SET PROBLEM A
Check each statement against the forum post about a winter dog coat: (i) the poster expects to buy the coat online because the local pet store has nothing; (ii) Nico is more than a year old; (iii) the poster has owned a dog before. For each, answer yes or no and quote the deciding words.

# Winter Coat



## Sunnygirl (Jun 1, 2007)

Now that it's starting to get a little chilly here I'm thinking about a winter coat for Nico. I want to get him something that's warm, masculine (no foofy maribou fur for my boy) and most important, easy to get on and off without catching on his fur. I saw one once (can't remember where) that velcroed on the top and looked like even I couldn't get his fur caught and thought that'd be good if I could find it again. Of course, since I've never had a dog before, let alone a dog coat, I may not be thinking of the important things. Can anyone tell me what I should be looking for, and where a good place to find it would be? My local pet store has nothing, so I figure I'll be buying on-line. Also, any advice on size? Nico is only 5 months old, so I'm sure he's got some growing to do. Last time I checked (over a week ago) he was 7.5 lbs and about 9 inches tall. We're in the Chicago area, so a 4 season climate (almost winter, winter, still winter and summer) and pretty cold in winter.

SET PROBLEM B
List every line of the listing below that contains the word "furthest". Case counts.

TASK MATERIAL
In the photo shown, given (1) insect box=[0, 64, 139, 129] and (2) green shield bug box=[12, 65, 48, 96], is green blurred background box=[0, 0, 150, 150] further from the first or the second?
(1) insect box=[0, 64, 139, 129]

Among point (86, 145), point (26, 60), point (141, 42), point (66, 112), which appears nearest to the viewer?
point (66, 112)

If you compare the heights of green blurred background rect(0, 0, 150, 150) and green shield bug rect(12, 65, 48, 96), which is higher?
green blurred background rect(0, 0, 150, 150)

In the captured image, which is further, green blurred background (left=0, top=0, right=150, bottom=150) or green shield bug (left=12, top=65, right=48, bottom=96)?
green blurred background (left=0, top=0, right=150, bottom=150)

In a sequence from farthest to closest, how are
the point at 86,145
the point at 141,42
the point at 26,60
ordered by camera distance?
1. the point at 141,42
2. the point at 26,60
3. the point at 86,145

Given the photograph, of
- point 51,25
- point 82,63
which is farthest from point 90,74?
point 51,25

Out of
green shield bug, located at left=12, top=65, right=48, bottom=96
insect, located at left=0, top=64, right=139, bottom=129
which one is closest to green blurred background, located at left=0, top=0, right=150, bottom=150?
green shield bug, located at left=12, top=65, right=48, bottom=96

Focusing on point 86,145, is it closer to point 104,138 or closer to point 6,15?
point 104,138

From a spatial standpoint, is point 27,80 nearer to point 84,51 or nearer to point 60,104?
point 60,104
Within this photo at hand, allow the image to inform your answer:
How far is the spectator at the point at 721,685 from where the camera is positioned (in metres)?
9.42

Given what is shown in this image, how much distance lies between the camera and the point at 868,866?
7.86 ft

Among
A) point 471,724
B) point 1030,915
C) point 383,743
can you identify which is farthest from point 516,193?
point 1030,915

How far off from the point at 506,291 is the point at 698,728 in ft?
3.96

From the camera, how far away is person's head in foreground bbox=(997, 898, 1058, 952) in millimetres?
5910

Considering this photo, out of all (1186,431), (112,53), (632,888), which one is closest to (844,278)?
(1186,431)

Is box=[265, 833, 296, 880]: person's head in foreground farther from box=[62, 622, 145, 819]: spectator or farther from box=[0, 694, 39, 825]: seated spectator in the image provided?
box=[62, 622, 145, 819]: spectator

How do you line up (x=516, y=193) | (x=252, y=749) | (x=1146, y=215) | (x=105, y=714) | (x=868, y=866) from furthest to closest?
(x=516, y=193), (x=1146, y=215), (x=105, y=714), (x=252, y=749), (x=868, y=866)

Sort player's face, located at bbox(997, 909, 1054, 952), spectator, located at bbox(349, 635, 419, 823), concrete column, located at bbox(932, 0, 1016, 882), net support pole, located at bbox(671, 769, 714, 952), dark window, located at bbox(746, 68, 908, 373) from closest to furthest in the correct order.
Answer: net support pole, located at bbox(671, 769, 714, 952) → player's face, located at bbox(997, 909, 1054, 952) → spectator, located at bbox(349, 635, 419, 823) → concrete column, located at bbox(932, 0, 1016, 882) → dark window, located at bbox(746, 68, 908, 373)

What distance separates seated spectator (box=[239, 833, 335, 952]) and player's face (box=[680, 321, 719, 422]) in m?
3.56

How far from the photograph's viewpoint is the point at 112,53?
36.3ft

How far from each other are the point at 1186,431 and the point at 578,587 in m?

FINAL RESULT A
(i) Yes: "My local pet store has nothing, so I figure I'll be buying on-line."
(ii) No: "Nico is only 5 months old"
(iii) No: "since I've never had a dog before"

FINAL RESULT B
How do you line up (x=516, y=193) | (x=252, y=749) | (x=1146, y=215) | (x=105, y=714) | (x=868, y=866) from furthest to closest?
Sort player's face, located at bbox(997, 909, 1054, 952), spectator, located at bbox(349, 635, 419, 823), concrete column, located at bbox(932, 0, 1016, 882), net support pole, located at bbox(671, 769, 714, 952), dark window, located at bbox(746, 68, 908, 373) from closest to furthest in the correct order.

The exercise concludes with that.